Immer noch frisch: Helmut Dietls Tanz auf dem Vulkan der Bussi-Gesellschaft

Foto: BR / Balance Film
Foto Rainer Tittelbach

Aus der vermeintlichen sozialsatirischen Zeitgeist-Komödie ist über die Jahre ein Lehrstück über menschliche Dekadenz & zynische Medienmacht geworden. „Kir Royal“ schafft Minaturen der Comédie humaine und die Serie ist nicht deshalb ein Klassiker, weil sie 1986 den Grimme-Preis bekam, sondern weil sie jedem Jahrzehnt eine etwas andere Lesart ermöglicht: eine gesellschaftskritische, eine beziehungsorientierte, eine emanzipatorische, eine fernsehästhetische. tittelbach.tv zeigt, was man über „Kir Royal“ wissen & lesen sollte.

Die Inhaltsangaben der sechs „Kir Royal“-Folgen gibt es (für meinen Geschmack zu) ausführlich bei Wikipedia.

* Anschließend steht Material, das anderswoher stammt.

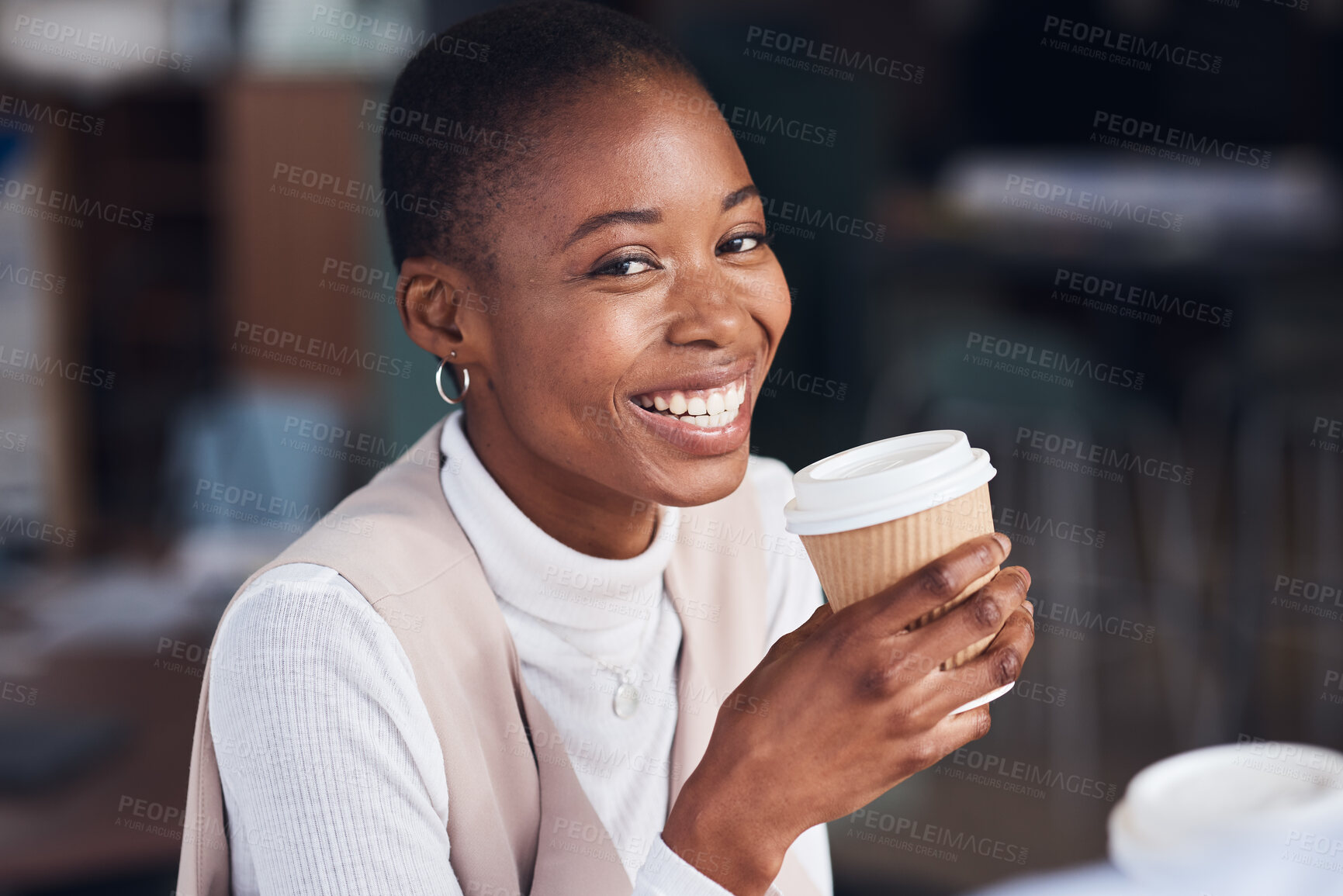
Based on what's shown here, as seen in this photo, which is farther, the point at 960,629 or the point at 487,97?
the point at 487,97

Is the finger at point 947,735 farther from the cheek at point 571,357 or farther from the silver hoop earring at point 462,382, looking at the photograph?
the silver hoop earring at point 462,382

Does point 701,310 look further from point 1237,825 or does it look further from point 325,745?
point 1237,825

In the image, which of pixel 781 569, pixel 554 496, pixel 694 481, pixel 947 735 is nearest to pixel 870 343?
pixel 781 569

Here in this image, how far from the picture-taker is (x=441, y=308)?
1010 mm

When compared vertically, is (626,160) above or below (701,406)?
above

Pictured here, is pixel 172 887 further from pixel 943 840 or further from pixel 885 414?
pixel 885 414

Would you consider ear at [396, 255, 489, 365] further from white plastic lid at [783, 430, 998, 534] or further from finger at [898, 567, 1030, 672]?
finger at [898, 567, 1030, 672]

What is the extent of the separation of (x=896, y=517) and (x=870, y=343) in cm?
441

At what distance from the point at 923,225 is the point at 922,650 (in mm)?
4700

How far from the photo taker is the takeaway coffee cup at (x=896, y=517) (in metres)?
0.79

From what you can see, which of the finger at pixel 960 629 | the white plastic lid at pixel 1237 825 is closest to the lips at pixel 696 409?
the finger at pixel 960 629

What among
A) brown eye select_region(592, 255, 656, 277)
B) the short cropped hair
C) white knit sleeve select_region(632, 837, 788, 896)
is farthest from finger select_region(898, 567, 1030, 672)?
the short cropped hair

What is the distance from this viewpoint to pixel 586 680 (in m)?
1.08

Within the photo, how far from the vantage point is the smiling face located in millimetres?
897
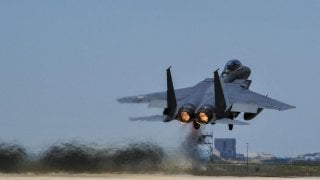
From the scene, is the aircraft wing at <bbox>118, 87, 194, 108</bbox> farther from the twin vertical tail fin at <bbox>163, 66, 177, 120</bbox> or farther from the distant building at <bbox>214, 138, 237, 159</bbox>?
the distant building at <bbox>214, 138, 237, 159</bbox>

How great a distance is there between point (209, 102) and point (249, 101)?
4243 millimetres

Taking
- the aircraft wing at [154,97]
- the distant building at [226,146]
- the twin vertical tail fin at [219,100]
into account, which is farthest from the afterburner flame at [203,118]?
the distant building at [226,146]

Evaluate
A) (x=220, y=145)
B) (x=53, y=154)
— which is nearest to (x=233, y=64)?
(x=53, y=154)

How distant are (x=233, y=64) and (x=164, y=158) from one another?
29.7ft

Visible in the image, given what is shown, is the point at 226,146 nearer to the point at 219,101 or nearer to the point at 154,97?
the point at 154,97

Als Serie über die Münchner Schickeria, die sogenannte Bussi-Gesellschaft, ging „Kir Royal“ (1986) in die Fernsehgeschichte ein. Eine Schlüssel-TV-Satire in sechs Akten, mehr oder weniger frei nachempfunden dem Alltag von Michael Graeter, Klatschreporter der Münchner „Abendzeitung“. Ein Grimme-Preis-gekröntes, fiktionales Unterhaltungskleinod von Helmut Dietl („Schtonk“), dem Connaisseur des vermeintlich „schönen Lebens“ der weißblauen Landesmetropole. Auf zwei serielle Meilensteine bayerischer Mentalitätsgeschichte konnte Dietl (70) 1986 bereits zurückblicken: auf „Münchner Geschichten“ (1974) und „Monaco Franze“ (1983). Das Bemerkenswerteste an „Kir Royal“ ist in der Rückschau die Zeitlosigkeit dieser vermeintlichen Zeitgeist-Serie. Drei Mal habe ich sie gesehen, 1986, Mitte der 90er und Ende der 00er Jahre. Jedes Mal ergab sich eine etwas andere Lesart. Dominierte beim ersten Sehen der satirische Biss Helmut Dietls, waren es vor allem Franz Xaver Kroetz, Dieter Hildebrandt und Mario Adorf („Ich scheiß’ dich sowas von zu mit meinem Geld“), die elegant gewandet ihre Marken – Straßenkötern gleich – hinterließen, schob sich beim zweiten Sehen das Zwischenmenschliche stärker in den Fokus und mit ihm rückte Senta Bergers Mona mehr in den Blick. Vor sechs Jahren war es dann die überzeitliche Gültigkeit dieses rituellen Balletts der Eitelkeiten, die ins Auge stach: die Kunst der Gesellschaftskomödie mit Charakter(en).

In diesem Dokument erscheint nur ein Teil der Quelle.